Lu Yutong, Li Yan Yi, Sun Yan, Hu Pingzhao
Biostatistics Division, Dalla Lana School of Public Health, University of Toronto, Toronto, ON, Canada.
Department of Biochemistry, Western University, London, ON, Canada.
J Cheminform. 2025 Aug 29;17(1):133. doi: 10.1186/s13321-025-01073-6.
Chemical Language Models (CLMs) have demonstrated capabilities in extracting patterns and predicting from vast volume of the Simplified Molecular Input Line Entry System (SMILES), a notation used to represent molecular structures. Different CLMs, developed from various architectures, can provide unique insights into molecular properties. To harness the uniqueness of different CLMs, we propose FusionCLM, a novel stacking-ensemble learning algorithm that integrate the outputs of multiple CLMs into a unified framework. FusionCLM first generates SMILES embeddings, predictions, and losses from each CLM. Auxiliary models are trained on these first-level predictions and embeddings to estimate test losses during inference. The losses and predictions are then concatenated to create an integrated feature matrix, which trains second-level meta-models for final predictions. Empirical testing on five datasets demonstrates that FusionCLM have better performance than individual CLM at the first level and three advanced multimodal deep learning frameworks, showcasing FusionCLM's potential in advancing molecular property prediction.
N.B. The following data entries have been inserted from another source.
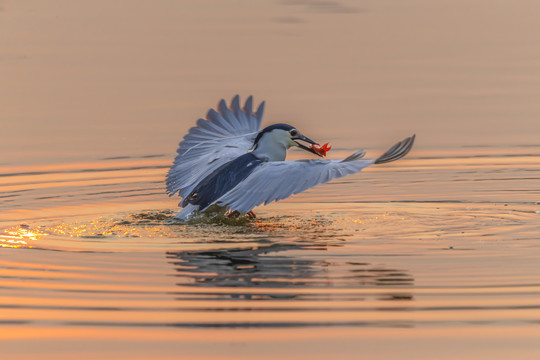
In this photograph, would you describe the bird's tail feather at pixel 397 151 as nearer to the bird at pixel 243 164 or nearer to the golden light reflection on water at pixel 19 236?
the bird at pixel 243 164

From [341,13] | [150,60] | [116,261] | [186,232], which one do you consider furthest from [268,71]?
[116,261]

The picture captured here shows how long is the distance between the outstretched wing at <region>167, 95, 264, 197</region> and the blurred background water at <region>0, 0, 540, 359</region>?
0.39 meters

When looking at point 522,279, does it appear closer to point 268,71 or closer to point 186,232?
point 186,232

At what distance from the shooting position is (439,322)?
301 inches

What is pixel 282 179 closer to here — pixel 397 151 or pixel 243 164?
pixel 243 164

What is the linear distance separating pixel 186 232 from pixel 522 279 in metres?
2.94

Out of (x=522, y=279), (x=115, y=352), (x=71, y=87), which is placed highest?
(x=71, y=87)

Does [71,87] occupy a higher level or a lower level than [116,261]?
higher

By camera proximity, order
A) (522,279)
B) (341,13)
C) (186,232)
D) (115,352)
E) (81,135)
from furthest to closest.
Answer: (341,13) → (81,135) → (186,232) → (522,279) → (115,352)

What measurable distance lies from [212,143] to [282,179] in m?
2.06

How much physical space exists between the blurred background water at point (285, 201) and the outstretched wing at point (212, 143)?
388 mm

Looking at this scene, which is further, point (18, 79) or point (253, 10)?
point (253, 10)

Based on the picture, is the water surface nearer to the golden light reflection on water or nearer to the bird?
the golden light reflection on water

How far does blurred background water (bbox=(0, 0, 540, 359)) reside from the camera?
25.2 feet
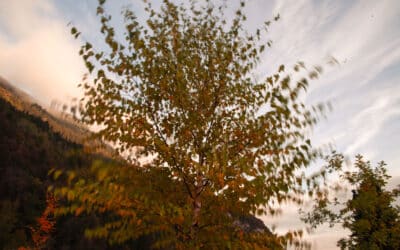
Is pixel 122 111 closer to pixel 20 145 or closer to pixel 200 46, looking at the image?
pixel 200 46

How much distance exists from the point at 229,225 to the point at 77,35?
426 centimetres

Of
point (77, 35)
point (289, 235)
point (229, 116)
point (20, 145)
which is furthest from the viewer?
point (20, 145)

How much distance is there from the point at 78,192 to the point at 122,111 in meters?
2.10

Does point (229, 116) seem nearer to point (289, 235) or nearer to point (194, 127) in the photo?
point (194, 127)

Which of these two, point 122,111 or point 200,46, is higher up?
point 200,46

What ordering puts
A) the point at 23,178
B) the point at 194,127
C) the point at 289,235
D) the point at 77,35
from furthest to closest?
the point at 23,178, the point at 194,127, the point at 77,35, the point at 289,235

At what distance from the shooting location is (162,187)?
6.13 metres

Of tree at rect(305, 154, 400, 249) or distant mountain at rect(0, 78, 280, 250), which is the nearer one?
tree at rect(305, 154, 400, 249)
化学语言模型(CLMs)已展现出从大量简化分子输入线性条目系统(SMILES,一种用于表示分子结构的符号)中提取模式并进行预测的能力。从各种架构开发而来的不同CLMs能够为分子性质提供独特的见解。为了利用不同CLMs的独特性,我们提出了FusionCLM,这是一种新颖的堆叠集成学习算法,它将多个CLMs的输出整合到一个统一框架中。FusionCLM首先从每个CLM生成SMILES嵌入、预测结果和损失。辅助模型在这些一级预测结果和嵌入上进行训练,以在推理过程中估计测试损失。然后将损失和预测结果连接起来创建一个集成特征矩阵,该矩阵用于训练二级元模型以进行最终预测。在五个数据集上的实证测试表明,FusionCLM在一级水平上比单个CLM以及三个先进的多模态深度学习框架具有更好的性能,展示了FusionCLM在推进分子性质预测方面的潜力。